August 2023

Why Liberalism Failed
by Patrick J. Deneen

Michael Bettencourt | Scene4 Magazine

Michael Bettencourt

I read this book prompted by a story in Politico to get a sense of what this new intellectual darling of conservatives had to say.

To Deneen, liberalism is an ideology with three main projects: stripping individuals of all customs and traditions that restrict their innate liberty, relying on a powerful state to enforce the order that had been enforced by those customs and traditions, and dominating nature to pursue material progress, which he deems catastrophic.

He then goes on to examine what he feels are the pathologies of liberalism, which he states again and again are not the result of liberalism's failures but of its successes.

His antidote to this damage is a change in regimes that moves the United States toward a post-liberal order based on small communities with Catholicized notions of universal humanity (whose leaders may or may not be chosen democratically – unclear at the moment).

These communities would rebalance life toward valuing civic and personal virtue, restraint of appetites (especially sex – he has a lot of worries about sexuality), and organic rather than legalistic social control, what he calls a culture of "generational customs, practices, and rituals that are grounded in local and particular meanings." (64)

SOURCE MATERIAL:
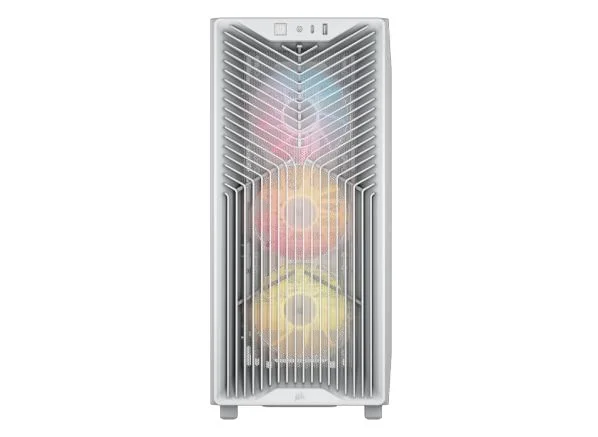 Corsair 3200D RS ARGB Mid-Tower White Case - Image 2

WORK ITEM: Sum up the book review in two sentences. Work only from the review, not the listing.

WRITTEN RESPONSE: Deneen sees liberalism as an ideology that strips people of the customs and traditions limiting their liberty, relies on a powerful state to keep order, and dominates nature for material progress, and he blames its problems on its successes rather than its failures. As a remedy, he proposes moving the United States toward a post-liberal order of small communities that value civic and personal virtue, restraint of appetites, and social control rooted in local customs.